I hope one day many of you will have the pleasure of visiting a college class. And not just any college class, but one in which students are about to hear good news about some particular topic.
I mean it. Good news.
Why do I wish for you to see this episode? Because if I muted the “audio” of the class and showed you an image of the video, what you would conclude was that the professor just told them all that Santa Claus was dead, that their favorite restaurant was closing down forever. that they were rejected by the favorite graduate school and for some it would appear that I just told them they would be failing the course.
That’s right. Never in my life have I stumbled into a more surprising response than when we have the chance to show some positive economic or environmental information to students, it’s as if I told them the opposite. I mentioned this one the other day in passing, but you should imagine the look on students faces when they do research to confirm that global warming isn’t really going to kill very many people. Tears almost well up in their eyes – and not tears of joy. Or what if you show students the temperature record of flat temps over the last 15 years? Or the fact that extreme hurricanes seem to be less likely now, not more? Or that our air is cleaner now than at any point in our modern history. Or that our living standards are unconscionably better than they were 100 years ago or beyond. And so on.
Can someone take a shot at explaining why this reaction is so common? Are we all really so programmed to think the world is going to end that it is depressing to bear the thought of living safer and healthier on it in the future? Does it really say something bad about you and your values if man has done some good for himself and the planet? What is it? Really. I don’t even show this stuff in class too, too much anymore, but have them research it themselves – the looks spooked me.
You’d think that this generation of kids would be super-charged with optimism. I don’t see it.

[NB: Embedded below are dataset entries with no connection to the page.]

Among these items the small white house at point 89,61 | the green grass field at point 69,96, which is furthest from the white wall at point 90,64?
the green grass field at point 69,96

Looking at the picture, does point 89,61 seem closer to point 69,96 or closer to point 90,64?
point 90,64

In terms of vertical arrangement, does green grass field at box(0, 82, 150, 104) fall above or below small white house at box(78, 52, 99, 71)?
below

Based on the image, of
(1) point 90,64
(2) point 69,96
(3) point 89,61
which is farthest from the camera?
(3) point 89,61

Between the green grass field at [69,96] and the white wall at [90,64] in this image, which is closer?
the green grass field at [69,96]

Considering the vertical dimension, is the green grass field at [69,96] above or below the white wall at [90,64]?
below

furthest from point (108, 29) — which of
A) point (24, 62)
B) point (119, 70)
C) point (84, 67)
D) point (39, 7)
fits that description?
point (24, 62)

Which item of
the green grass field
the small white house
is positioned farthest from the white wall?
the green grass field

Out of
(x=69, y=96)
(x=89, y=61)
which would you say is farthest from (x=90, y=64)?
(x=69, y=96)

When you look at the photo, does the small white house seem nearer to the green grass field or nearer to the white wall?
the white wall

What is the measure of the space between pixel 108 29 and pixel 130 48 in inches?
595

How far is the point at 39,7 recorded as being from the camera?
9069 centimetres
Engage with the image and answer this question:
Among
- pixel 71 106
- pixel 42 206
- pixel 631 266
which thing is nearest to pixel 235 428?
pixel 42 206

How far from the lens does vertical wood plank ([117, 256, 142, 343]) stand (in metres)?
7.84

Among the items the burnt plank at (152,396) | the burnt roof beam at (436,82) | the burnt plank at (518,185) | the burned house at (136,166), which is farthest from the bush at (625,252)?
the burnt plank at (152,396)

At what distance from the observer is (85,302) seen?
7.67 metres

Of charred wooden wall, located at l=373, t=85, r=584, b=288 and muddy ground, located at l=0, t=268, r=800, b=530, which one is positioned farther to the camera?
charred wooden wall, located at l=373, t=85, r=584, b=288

I think people thrive off the power of leading (or playing a valued role within) the rest of the tribe to address a threat. Thus there is a dependency between this type of status and the existence of problems. Added to this is the moral or intellectual superiority you get by recognizing a problem that everyone else misses.
“I am superior to my peers because I see the danger they all miss, I care about battling it more than they do and am better at fighting it.”
This is actually healthy as long as the threats are real. People should earn status recognizing and battling real threats. It misfires easily though in complex society.
Excellent analysis. In other words, the person has had their status as a hero negated.
I would have paid some serious money to be there, WC. I would have brought a box of good cigars and a few cold cases of bottled water, to celebrate at the solar picnic table after class.
There’s probably 2 reasons why students, or virtually any human, would have that reaction.
1) You’ve introduced uncertainty. Prior to that, they had in on good authority, that there was very little uncertainty. Even if the authority concluded a negative outcome, at least it was clear and likely.
2) Of course, as everyone above has said, its the hero complex. Everyone wants to have some meaning and purpose to their life, and if that purpose is to undo some likely and clear future negative outcome, that’s a good purpose! By introducing the uncertainty in 1, you’e just taken away their purpose in life.
3) This phenomenon is common among all humans of whatever ideology. You can repeat this same experiment with “libertarians” (it’s even more fun with hardcore big-L libertarians!). Go in and say “things aren’t so bad. The government is not really out to create 1984. They’re not really spying on every word you say, and they’re not really trying to get you into every war in the world. Inflation is not going to come, the monetary system we have actually works pretty good, and the economy is not going to come crashing down any minute now!”.
They will be just as disappointed and angry with you as these kids, even though libertarians should be saying “that’s good news!”
I suspect this is a problem that has become more acute in the past few decades as people have been trained to think that caring about “the issues” is more important than caring about “the paradigm”. Issues, of course, are not as important, as they can be interpreted in many different ways, and solved in many different ways. Ways of thinking, or paradigms, are more important precisely because they allow you to not be so invested in “the issues”.
Thanks all – I learned a good deal here. I’ve experimented with the suggestion from RIT_Rich and indeed have had the exact same response.